IT is hard to fathom that the law would exclude a loving father from the life of his child on social policy grounds. Yet this is what occurred recently in NSW when a non-biological lesbian mother successfully applied to have the name of the father, a sperm donor, struck off the birth certificate of his IVF-conceived 10-year-old daughter and replaced with her own.
This kind of court decision, however, will come as little surprise to many dads, all too familiar with the operation of family law in Australia. Usually women’s rights trump the needs of fathers and children, as is again being demonstrated by the Gillard government’s changes to the Family Law Act, which will make it easier for separated mothers to exclude fathers from children’s lives.
Gay rights are being given priority as well. Ironically, however, the landmark birth certificate decision, which has been hailed as a victory for same-sex parenting, is undermining the arguments for gay marriage by ignoring the important role of fathers in rearing children.
Separated fathers wishing to maintain a meaningful relationship with their children have long felt the deck was stacked against them. The best outcome most could hope for was to be allowed to see their children every second weekend and half the school holidays.
If a mother were determined to end all contact with the children’s father, a nightmare awaited. As detailed in John Hirst’s groundbreaking 2005 Quarterly Essay, Kangaroo Court: Family Law in Australia, the legal tactic employed was to make false accusations of child sexual assault against the father. Based on unproven allegations of abuse, the Family Court would decide that a child could be at risk of harm and withdraw the father’s limited access visits.

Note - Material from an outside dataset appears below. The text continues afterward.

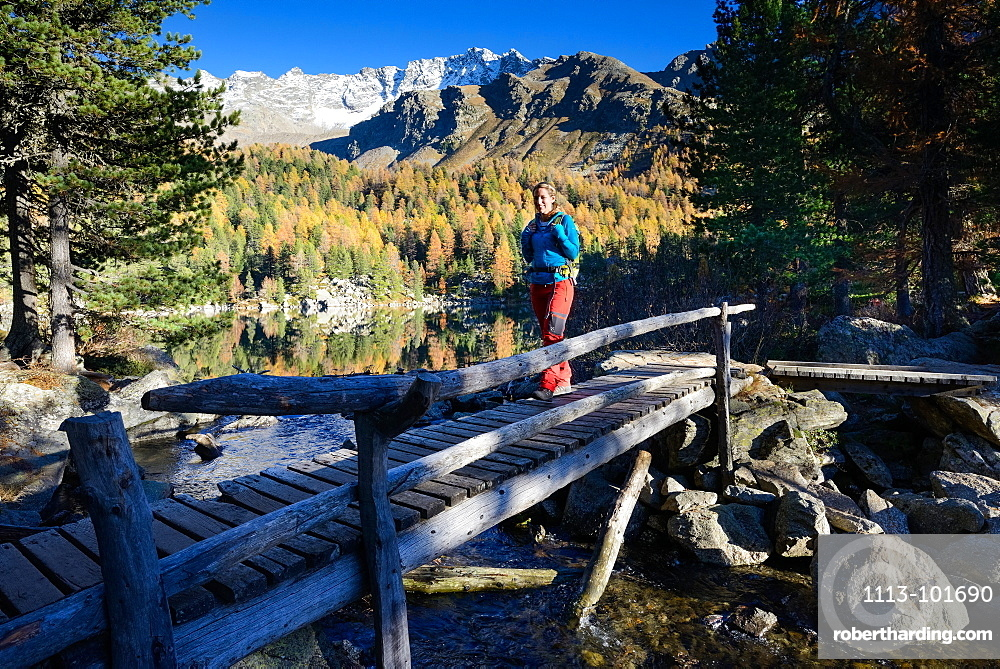 Woman hiking along the shore of lake Saoseo (2028 m) with Scima di Saoseo (3264 m), Valposchiavo, Grisons, Switzerland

The Family Court denied a bias towards women. Its former chief justice, Alistair Nicholson, constantly claimed that the best interest of the child was paramount.

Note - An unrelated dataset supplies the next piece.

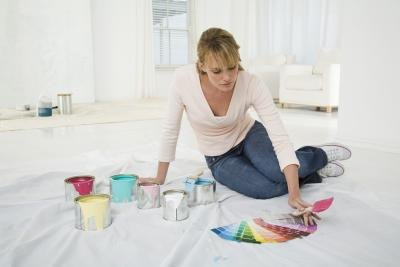 Woman looking at several paint swatches.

Yet there is little doubt that women’s rights were prioritised over those of fathers and children.
This situation started to change in 2006 due to the Howard government’s family law reforms. The Family Law Act was amended to introduce a rebuttal presumption of equal shared parental responsibility, which required parents to consult with each other and reach agreement about important issues in the child’s life. Provided there was no evidence of domestic violence, child abuse or ongoing conflict, the court was required to consider equal shared parental responsibility and, if granted, then consider ordering equal parenting time or at least substantial and significant time for fathers.
Since 2007, militant single-mother groups, abetted by sympathetic lawyers and academics, have been lobbying federal Labor to water down the Howard reforms.
The anti-shared parenting campaigners claim that women and children are being forced to have contact with violent and abusive fathers. At least six reviews have been commissioned to prove this “fact”, yet none of the subsequent reports contain hard evidence that rebuttable shared parenting is exposing women and children to harm.
The Gillard government has got around this by deciding to redefine family violence. The Family Law Legislation Amendment (Family Violence and Other Measures) Bill 2011 has expanded the definition to include psychological harm, financial abuse and other threatening behaviour that controls, coerces or causes fear. Significantly, the government has ruled out requiring that fear of family violence be “reasonable”.
Based on past experience in the Family Court, the expanded definition will create a new and open-ended legal means by which good fathers are banished from the lives of their children. There also no longer will be any penalty (no cost orders) for knowingly making false allegations, and the friendly parent provisions, requiring parents to be supportive of each other’s role in their children’s lives, will be substantially diminished.
The amending bill is due to be read for third time in the Senate in coming weeks and will pass on the votes of Labor and Greens senators. Complaints about the kangaroo justice dished out to fathers in the Family Court used to be the No 1 source of complaints to the offices of MPs. MPs should prepare themselves for a repeat when the new laws start making children fatherless.
Meanwhile, the social policy goal of advancing same-sex parental rights is also being used to justify denying children the right to know their fathers. However, the disregard shown for the interests of children is backfiring and proving the validity of the arguments of opponents of gay marriage.
The case for marriage equality is based on the obvious truth that homosexuals have loving relationships that, it is claimed, deserve official recognition. In other words, marriage should be opened up to include same-sex couples willing and able to live up to the meaning of marriage. There is an inherently conservative hue to this argument.
The case against gay marriage is that marriage establishes the right environment for the rearing of children by a mother and father. Gay activists respond that same-sex couples can be good parents. Critics who point out that children in same-sex families may forgo, to their detriment, the care of a mother or father are branded homophobic. By ignoring the substantive point, the welfare of children is set aside in favour of advancing the right of homosexuals and lesbians to be parents.
This is the disturbing significance of the controversial NSW birth certificate decision. That no gay spokesperson has expressed concern for the father and child stolen from each other speaks volumes about their priorities. Traditionalists have long argued in defence of marriage that the institution is fundamentally about the rights of children and that advocates of gay marriage just don’t get this. Based on the “sperm donor dad” case, they appear to have a point.
Jeremy Sammut is a research fellow at the Centre for Independent Studies.